Das charmante Lächeln war einem schnippischen Tonfall gewichen, als Natima
entgegnete: "Ich wollte nur helfen. Und für mich sah es so aus, als wäre das
auch notwendig!"
Anan wandte sich wieder seinen Kursberechnungen zu. "Das mag ja sein. Aber wie
würden Sie reagieren, wenn eine fremde Ingenieurin sich ungefragt ihre
Einstellungen ansieht und sie auf ihre Schwachstellen hinweist?"
"Meine Systeme haben keine Schwachstellen!"

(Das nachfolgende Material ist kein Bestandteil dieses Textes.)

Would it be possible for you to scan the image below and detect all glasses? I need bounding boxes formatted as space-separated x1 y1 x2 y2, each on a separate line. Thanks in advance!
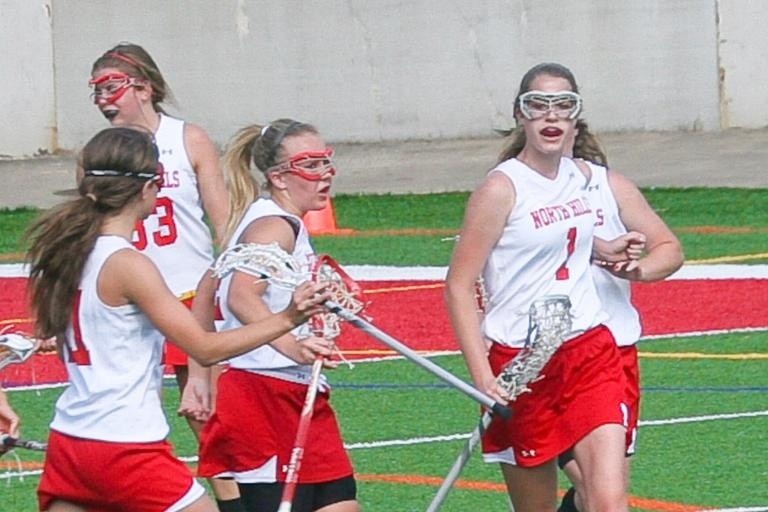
82 162 167 191
87 72 147 106
264 148 339 182
517 89 586 121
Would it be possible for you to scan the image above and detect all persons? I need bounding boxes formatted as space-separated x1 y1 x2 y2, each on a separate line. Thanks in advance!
17 123 337 512
506 95 685 511
171 114 367 512
443 59 650 512
87 37 246 511
0 382 23 442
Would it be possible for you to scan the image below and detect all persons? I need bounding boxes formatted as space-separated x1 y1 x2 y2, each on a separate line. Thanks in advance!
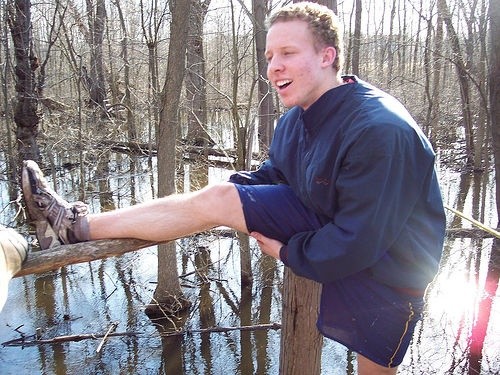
20 0 448 375
0 223 29 314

"Nein, sicher nicht." Anan schloss die Kurskorrektur ab. "Wie dem auch sei, in
etwa 29 Stunden werden wir unsere Zielkoordinaten erreicht haben." Und mit einem
Blick auf Natima fügte er hinzu: "Sie sollten Hoval gegenüber etwas freundlicher
sein. Er ist noch sehr jung - und entsprechend zurückhaltend. Aber er leistet
gute Arbeit. Ein Lob von einer Ingenieurin wie Ihnen würde ihm sicher gut tun!"
Damit aktivierte er den Autopiloten und erhob sich. In diesem Moment öffnete
sich die Tür der Brücke mit einem leisen Zischen und Gilora trat ein. Anan wies
auf den Pilotensitz und deutete eine Verbeugung an. "Setz Dich, Gilora, Du musst
nur ab und zu den Kurs korrigieren. Ansonsten ist die Lavok Dein!"
Gilora lächelte und ließ sich an der Navigationskonsole nieder. "Geh schlafen,
Anan! Ich weiß, wie man ein Schiff fliegt!"
Anan nickte und wandte sich zur Tür. Natima folgte ihm. Auch wenn sie nicht müde
war, hatte sie keine Lust, mit Gilora Macet allein auf der Brücke zu sein. Es
würde sich schon eine sinnvolle Beschäftigung finden lassen.